Muller was referring, in part, to the Hurricanes' lack of scoring punch outside of the top line of Jiri Tlusty-Eric Staal-Alex Semin. Muller has said many times he is waiting for contributions from some of his depth players. His patience is beginning to wear thin.
"I'm disappointed tonight," Muller said. "It's time we don't piggy-back off of some of the guys that have been playing well all year. We need more effort from some guys. We got outworked in the second. They took over and that's not going to work.
"Some guys need to look in the mirror and get their work boots on and get their game going. This is playoff hockey now. Everything is cranked up, everything is harder, and you have to earn your space."
For all the tension generated by the Hurricanes' loss, the Devils were basking in glow of a win -- and a little bit of levity, the kind of moment that takes the pressure off during a Stanley Cup Playoff chase.
At the same time, no one lost sight of Brodeur's real contribution. The goal was nice, but it was about the way the 40-year-old played in his 1,205th regular-season game, his 665th win.

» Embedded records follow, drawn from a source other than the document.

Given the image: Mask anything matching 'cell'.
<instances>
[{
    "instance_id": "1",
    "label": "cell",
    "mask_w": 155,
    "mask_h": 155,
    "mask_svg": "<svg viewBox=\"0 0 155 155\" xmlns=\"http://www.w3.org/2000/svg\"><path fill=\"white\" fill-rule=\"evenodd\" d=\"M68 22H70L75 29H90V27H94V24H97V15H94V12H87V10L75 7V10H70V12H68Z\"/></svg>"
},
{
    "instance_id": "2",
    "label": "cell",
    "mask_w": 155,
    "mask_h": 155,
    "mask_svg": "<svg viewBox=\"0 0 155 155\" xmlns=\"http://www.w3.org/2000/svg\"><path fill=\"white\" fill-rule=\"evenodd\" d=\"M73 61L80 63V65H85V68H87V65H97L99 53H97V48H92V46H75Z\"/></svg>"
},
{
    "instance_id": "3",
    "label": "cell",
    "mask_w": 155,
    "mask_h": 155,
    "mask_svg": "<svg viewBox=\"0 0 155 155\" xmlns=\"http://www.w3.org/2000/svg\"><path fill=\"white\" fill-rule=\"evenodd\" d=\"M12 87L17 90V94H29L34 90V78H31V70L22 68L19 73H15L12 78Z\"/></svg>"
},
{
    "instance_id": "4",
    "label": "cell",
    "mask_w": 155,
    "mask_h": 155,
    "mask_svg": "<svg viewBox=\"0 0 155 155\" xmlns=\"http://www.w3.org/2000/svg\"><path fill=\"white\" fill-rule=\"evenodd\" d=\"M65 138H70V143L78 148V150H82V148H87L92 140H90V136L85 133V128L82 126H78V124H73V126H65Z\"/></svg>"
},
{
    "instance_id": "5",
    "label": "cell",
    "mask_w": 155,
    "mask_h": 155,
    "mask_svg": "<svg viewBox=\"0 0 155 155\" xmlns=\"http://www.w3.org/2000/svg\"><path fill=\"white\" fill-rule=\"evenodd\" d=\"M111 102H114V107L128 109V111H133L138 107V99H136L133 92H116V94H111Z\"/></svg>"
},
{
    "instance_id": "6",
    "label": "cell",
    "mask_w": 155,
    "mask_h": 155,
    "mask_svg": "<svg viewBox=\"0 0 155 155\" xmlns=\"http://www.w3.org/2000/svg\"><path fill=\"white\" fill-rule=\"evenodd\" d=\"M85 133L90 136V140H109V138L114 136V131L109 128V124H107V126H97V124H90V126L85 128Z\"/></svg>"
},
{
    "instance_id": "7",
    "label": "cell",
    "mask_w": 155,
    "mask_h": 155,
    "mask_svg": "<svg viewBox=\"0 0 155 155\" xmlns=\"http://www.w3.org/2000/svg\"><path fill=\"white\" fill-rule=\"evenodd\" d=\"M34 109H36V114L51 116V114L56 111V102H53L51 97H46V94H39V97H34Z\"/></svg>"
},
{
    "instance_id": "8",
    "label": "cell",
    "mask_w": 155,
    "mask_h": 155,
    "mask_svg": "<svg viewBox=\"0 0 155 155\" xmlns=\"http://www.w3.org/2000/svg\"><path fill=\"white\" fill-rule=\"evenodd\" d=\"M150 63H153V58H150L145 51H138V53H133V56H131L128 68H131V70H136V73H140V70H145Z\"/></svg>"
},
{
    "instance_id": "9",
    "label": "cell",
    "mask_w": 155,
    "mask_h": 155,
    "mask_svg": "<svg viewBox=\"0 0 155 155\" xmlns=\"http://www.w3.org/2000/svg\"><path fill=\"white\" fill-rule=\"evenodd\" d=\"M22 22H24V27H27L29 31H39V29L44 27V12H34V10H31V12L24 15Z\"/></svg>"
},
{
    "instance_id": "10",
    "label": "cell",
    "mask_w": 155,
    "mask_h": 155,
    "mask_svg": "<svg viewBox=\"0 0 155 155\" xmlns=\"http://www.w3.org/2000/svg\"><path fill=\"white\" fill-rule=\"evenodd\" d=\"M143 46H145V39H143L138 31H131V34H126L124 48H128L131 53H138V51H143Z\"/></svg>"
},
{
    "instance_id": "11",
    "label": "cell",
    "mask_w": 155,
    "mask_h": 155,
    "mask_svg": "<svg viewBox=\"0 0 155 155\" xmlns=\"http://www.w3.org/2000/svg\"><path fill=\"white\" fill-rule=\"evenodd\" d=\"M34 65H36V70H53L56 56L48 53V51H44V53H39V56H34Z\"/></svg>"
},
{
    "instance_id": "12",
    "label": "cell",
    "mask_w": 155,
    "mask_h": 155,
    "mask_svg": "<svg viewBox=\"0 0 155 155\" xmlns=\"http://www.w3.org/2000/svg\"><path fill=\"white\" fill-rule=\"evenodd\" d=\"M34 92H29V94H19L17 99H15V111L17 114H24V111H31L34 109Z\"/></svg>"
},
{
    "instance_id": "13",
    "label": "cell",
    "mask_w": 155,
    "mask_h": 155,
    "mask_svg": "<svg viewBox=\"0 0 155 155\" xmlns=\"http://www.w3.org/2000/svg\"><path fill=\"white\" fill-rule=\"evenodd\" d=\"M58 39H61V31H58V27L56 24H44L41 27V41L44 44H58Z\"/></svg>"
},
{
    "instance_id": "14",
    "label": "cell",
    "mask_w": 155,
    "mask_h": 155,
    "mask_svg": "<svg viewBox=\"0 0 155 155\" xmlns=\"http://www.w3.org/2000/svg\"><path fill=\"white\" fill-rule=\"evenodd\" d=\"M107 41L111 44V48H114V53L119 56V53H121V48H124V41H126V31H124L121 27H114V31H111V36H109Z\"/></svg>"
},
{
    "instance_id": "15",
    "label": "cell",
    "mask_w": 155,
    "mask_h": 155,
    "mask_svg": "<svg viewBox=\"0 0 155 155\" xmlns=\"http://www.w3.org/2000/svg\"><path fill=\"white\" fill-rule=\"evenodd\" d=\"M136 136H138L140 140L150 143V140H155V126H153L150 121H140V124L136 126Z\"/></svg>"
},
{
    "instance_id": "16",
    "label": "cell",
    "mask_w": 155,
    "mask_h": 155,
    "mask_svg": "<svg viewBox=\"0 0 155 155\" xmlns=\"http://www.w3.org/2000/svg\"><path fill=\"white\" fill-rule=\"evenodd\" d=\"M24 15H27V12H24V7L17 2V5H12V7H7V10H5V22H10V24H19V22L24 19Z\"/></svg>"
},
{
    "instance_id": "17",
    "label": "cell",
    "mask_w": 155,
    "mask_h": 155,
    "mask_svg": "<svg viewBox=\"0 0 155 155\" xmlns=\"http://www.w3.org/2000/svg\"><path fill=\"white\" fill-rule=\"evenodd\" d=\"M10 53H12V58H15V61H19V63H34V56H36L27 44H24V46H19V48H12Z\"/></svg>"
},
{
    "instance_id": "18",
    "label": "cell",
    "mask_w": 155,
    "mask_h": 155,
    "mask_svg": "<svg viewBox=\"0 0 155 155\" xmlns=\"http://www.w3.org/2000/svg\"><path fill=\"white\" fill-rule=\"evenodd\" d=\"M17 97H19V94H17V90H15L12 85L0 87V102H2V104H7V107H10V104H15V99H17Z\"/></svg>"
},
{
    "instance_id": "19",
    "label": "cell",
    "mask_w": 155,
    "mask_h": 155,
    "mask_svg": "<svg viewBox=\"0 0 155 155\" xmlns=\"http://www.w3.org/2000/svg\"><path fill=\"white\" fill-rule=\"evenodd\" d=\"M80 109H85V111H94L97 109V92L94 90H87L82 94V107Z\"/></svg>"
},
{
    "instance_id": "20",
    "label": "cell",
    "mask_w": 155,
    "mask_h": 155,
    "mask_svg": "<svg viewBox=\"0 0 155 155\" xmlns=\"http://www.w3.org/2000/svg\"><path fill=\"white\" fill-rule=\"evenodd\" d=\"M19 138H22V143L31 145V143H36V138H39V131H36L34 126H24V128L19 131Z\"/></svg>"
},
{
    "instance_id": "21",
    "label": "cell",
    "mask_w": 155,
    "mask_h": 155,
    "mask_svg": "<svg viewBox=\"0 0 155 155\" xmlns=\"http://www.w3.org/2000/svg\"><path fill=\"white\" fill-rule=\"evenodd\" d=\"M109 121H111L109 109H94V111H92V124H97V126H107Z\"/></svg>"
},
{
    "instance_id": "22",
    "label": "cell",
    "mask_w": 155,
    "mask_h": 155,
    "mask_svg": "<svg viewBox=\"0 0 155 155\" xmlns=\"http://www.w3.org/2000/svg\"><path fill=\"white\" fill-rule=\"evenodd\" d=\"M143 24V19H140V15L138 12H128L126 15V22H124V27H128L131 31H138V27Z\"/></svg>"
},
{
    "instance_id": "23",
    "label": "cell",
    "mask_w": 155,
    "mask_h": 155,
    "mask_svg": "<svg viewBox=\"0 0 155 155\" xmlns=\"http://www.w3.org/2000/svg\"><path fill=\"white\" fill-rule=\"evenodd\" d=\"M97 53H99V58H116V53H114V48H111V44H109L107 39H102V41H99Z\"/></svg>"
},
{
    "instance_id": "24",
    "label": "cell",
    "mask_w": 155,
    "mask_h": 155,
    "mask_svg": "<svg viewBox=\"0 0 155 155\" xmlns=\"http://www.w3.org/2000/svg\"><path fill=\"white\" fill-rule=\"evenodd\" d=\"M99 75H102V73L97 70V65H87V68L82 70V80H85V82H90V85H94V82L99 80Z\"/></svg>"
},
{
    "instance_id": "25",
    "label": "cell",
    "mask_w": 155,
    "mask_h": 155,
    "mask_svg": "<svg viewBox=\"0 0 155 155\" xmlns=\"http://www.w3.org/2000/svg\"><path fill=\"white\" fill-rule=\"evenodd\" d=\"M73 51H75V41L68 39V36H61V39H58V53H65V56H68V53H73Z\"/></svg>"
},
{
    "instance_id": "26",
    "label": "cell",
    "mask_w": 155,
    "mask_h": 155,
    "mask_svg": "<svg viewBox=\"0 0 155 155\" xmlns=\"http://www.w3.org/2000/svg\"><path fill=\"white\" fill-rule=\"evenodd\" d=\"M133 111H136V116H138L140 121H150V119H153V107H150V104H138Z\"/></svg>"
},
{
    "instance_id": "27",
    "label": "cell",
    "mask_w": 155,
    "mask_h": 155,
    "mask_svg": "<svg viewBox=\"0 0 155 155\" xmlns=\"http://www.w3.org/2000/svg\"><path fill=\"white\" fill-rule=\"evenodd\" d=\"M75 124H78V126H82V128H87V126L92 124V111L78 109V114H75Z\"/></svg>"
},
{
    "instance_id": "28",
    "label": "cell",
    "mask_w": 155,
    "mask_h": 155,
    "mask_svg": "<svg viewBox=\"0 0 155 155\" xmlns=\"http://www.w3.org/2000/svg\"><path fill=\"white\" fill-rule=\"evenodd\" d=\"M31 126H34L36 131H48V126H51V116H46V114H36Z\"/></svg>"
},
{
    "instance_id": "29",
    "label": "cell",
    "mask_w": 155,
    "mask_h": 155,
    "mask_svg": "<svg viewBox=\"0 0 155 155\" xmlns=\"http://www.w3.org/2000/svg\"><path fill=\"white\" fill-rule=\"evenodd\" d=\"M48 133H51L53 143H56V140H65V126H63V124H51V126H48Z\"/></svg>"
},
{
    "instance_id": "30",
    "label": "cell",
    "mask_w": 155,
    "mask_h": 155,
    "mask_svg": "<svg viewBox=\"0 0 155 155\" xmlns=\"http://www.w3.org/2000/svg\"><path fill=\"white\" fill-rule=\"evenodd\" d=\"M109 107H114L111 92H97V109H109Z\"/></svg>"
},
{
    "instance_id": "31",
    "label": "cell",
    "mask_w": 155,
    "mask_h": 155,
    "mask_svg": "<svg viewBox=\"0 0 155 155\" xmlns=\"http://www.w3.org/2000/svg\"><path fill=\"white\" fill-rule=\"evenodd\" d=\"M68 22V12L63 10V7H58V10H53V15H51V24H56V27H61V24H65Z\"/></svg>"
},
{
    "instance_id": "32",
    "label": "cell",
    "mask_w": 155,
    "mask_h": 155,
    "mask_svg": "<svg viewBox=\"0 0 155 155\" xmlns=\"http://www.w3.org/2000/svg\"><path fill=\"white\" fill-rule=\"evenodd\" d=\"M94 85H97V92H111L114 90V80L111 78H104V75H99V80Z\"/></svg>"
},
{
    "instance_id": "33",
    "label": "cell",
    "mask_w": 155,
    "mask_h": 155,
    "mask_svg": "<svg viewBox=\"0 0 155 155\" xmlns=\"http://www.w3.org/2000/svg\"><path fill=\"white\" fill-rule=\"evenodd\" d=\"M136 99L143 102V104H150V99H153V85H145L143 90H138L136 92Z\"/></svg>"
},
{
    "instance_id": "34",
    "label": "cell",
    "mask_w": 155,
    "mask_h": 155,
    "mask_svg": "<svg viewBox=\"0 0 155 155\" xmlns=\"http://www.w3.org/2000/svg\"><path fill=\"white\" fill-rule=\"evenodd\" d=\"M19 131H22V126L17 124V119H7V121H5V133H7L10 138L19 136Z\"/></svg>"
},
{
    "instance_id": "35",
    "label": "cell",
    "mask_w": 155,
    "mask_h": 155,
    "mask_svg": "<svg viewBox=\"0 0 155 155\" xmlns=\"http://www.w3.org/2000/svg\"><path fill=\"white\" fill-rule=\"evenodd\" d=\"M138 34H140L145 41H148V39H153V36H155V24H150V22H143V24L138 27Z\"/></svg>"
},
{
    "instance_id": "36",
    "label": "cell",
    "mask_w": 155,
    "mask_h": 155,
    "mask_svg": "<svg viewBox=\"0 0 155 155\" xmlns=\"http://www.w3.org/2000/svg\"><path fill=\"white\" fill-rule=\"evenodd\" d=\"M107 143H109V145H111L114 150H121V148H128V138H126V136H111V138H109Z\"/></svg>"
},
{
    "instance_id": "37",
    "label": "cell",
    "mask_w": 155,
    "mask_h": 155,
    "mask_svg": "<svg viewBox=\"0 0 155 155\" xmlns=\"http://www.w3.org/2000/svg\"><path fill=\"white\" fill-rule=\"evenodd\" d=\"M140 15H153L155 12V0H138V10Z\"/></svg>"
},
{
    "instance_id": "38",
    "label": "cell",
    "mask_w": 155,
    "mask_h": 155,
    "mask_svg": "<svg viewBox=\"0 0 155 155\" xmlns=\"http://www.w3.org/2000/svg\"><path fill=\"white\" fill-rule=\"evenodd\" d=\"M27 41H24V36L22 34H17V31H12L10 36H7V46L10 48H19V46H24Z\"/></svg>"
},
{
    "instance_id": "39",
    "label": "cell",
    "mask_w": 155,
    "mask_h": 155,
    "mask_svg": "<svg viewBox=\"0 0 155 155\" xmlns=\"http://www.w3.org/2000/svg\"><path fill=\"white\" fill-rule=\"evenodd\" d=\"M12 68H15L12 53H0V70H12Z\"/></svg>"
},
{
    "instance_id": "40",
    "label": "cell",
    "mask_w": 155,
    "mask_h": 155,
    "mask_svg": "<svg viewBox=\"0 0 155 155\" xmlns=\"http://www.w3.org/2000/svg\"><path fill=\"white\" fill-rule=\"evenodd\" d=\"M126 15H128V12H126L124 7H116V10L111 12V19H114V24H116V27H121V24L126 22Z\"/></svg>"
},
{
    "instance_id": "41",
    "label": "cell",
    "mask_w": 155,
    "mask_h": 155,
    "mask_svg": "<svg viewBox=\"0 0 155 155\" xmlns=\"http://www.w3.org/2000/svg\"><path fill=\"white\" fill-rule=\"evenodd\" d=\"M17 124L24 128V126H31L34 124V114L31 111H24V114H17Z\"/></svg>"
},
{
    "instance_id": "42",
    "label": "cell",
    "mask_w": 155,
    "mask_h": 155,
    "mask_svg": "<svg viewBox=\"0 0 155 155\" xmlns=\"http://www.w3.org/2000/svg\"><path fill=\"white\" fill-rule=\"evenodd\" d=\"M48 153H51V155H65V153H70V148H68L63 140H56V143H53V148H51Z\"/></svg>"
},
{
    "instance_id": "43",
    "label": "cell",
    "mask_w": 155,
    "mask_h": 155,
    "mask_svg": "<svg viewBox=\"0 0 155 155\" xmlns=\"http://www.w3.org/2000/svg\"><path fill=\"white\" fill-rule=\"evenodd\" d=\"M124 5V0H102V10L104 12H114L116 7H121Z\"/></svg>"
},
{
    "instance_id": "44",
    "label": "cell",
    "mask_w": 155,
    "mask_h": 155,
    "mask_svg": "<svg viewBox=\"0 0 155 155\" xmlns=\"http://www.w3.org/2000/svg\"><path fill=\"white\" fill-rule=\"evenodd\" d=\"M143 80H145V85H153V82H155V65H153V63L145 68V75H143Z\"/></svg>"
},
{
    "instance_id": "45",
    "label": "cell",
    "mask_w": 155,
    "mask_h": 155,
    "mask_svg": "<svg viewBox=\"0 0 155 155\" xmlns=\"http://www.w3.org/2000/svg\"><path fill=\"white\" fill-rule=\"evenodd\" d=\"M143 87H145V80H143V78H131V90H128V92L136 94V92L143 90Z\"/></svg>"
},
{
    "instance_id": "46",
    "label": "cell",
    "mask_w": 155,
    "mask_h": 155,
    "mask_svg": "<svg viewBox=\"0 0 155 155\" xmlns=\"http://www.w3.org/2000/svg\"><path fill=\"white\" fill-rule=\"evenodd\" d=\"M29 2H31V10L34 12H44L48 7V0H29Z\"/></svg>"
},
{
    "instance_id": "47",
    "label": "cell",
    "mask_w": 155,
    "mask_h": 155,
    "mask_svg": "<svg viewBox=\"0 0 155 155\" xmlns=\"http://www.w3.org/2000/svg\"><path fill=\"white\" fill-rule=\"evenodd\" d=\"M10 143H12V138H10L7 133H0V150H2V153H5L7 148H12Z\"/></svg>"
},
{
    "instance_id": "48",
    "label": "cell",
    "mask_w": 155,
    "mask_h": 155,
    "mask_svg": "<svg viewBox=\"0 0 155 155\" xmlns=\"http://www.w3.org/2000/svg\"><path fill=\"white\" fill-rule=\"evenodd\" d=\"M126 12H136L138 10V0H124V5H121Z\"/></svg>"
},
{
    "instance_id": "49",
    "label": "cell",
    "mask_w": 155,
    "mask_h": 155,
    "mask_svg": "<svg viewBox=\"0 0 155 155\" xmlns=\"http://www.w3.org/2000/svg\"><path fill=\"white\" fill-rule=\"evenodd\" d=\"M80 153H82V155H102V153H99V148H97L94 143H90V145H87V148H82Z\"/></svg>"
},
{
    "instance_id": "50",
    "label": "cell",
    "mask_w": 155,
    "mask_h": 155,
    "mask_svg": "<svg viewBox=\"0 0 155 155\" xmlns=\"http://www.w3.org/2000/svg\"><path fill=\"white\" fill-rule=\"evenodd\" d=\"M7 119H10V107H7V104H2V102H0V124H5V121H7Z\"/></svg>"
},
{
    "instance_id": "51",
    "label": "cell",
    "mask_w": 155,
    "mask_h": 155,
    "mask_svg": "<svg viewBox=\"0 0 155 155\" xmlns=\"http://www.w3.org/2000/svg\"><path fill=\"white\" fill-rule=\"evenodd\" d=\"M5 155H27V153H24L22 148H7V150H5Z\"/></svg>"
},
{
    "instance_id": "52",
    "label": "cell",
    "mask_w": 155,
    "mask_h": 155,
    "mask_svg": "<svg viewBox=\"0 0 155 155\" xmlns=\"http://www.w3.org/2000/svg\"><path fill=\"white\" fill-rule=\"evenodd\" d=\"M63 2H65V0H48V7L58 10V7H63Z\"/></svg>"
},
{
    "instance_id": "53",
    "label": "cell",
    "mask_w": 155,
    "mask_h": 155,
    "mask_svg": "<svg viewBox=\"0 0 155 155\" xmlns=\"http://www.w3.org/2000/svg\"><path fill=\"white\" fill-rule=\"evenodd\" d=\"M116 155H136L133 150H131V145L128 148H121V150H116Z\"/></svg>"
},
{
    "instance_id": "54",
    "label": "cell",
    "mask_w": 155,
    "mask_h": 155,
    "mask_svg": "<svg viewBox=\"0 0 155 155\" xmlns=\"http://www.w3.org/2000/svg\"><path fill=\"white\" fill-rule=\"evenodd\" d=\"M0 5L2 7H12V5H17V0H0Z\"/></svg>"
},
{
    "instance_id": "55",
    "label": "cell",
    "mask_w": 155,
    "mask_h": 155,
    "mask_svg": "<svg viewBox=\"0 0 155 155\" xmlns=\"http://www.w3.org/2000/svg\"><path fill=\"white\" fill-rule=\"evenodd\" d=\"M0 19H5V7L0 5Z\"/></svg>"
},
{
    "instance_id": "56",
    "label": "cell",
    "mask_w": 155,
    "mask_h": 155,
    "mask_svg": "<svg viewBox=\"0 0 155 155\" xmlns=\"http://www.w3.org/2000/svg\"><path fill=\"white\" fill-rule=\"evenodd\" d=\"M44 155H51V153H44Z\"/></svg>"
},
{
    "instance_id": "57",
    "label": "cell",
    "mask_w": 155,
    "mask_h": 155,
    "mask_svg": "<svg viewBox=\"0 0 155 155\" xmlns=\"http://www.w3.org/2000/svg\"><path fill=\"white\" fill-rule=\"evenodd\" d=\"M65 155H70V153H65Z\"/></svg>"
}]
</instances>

"They had a big push in about a three or four minutes span, so it was critical that he made some big saves there and allowed us to get our composure back," Devils coach Peter DeBoer said. "It's a big lift for us. Marty's our starting goaltender and he's the best of all time. It's a luxury to have him back there for a lot of different reasons."
Henrique said, "It was all him in the first period. They were putting a ton of pressure on us. He scores a power-play goal. There's not much else you can ask from a goalie. He didn't miss a beat out there."
If there was an intersection Tuesday night where Brodeur's greatness crossed with his simple turn of fortune, Kovalchuk found a way to say it simply.
"The good players always have good luck -- and he did on that goal for sure. He deserved that one."